• 选段
########################################

2014年11月17日星期一

漫步柏林 (2):夏洛特堡宫




   如果只能用一个词来形容这座宫殿的话,我会用这个词:典雅。

   走在宽阔的人行道上, 远远就看见一座高耸在蓝天下的淡黄色塔楼和塔楼上的青绿色圆穹。圆穹上有一圈圆形的窗子,窗顶上的镀金皇冠在阳光下闪闪发光。圆穹顶上立着一尊镀金的幸运女神像,女神单腿站立,张开双臂, 展开一条迎风飘动的金飘带,飘带从她的手中绕过,飘向腰后。 一屡屡淡淡的薄云从她身后飘浮而过,为雕像带来动感,女神宛若在蓝天白云中翩翩起舞。 到了近前, 先看到一片苍郁的菩提树林,然后是一组十分可爱的色彩。这就是柏林最美的巴洛克式建筑普鲁士王后苏菲·夏洛特的避暑行宫——夏洛特堡宫。

########################################

• 题目
能把上面这篇写夏洛特堡宫的短文一字不差地完整输出吗?

• 数据摘录
########################################

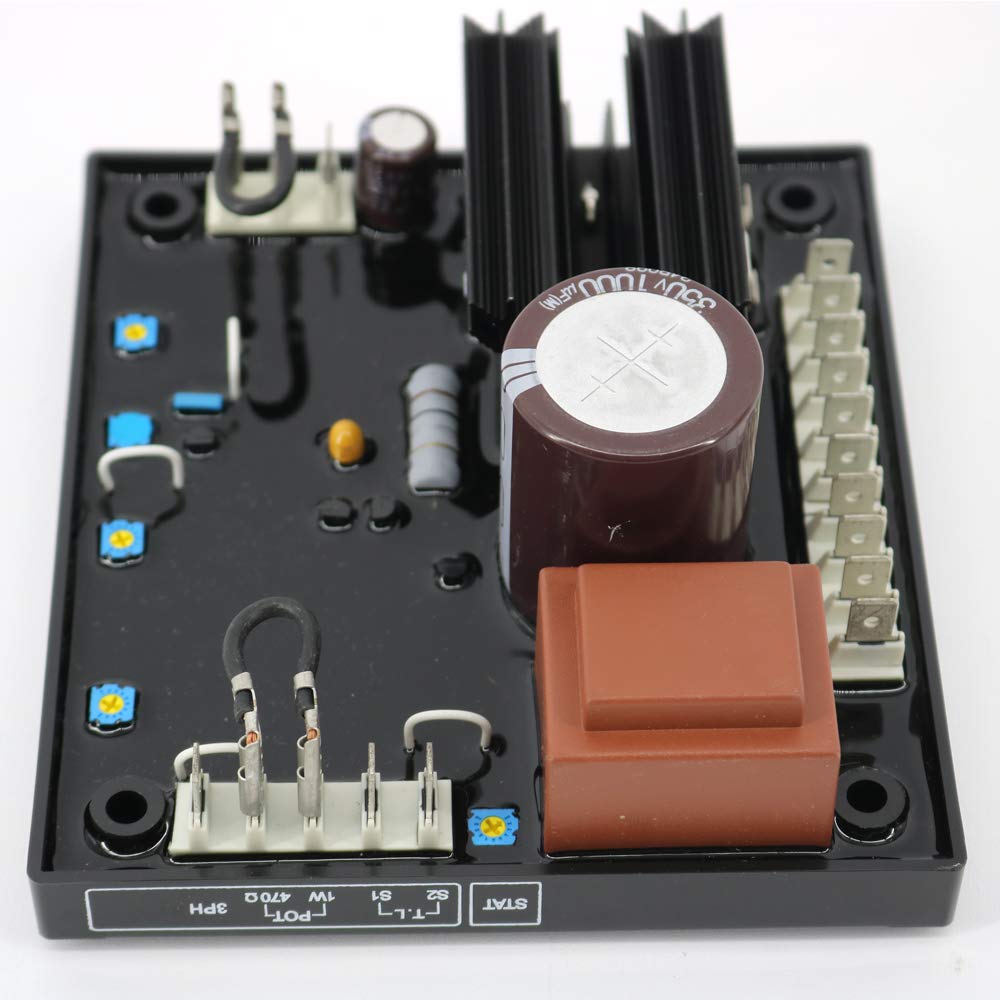 AVR R438 Automatic Voltage Regulator Generator Parts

########################################

• 练习答案
2014年11月17日星期一

漫步柏林 (2):夏洛特堡宫




   如果只能用一个词来形容这座宫殿的话,我会用这个词:典雅。

   走在宽阔的人行道上, 远远就看见一座高耸在蓝天下的淡黄色塔楼和塔楼上的青绿色圆穹。圆穹上有一圈圆形的窗子,窗顶上的镀金皇冠在阳光下闪闪发光。圆穹顶上立着一尊镀金的幸运女神像,女神单腿站立,张开双臂, 展开一条迎风飘动的金飘带,飘带从她的手中绕过,飘向腰后。 一屡屡淡淡的薄云从她身后飘浮而过,为雕像带来动感,女神宛若在蓝天白云中翩翩起舞。 到了近前, 先看到一片苍郁的菩提树林,然后是一组十分可爱的色彩。这就是柏林最美的巴洛克式建筑普鲁士王后苏菲·夏洛特的避暑行宫——夏洛特堡宫。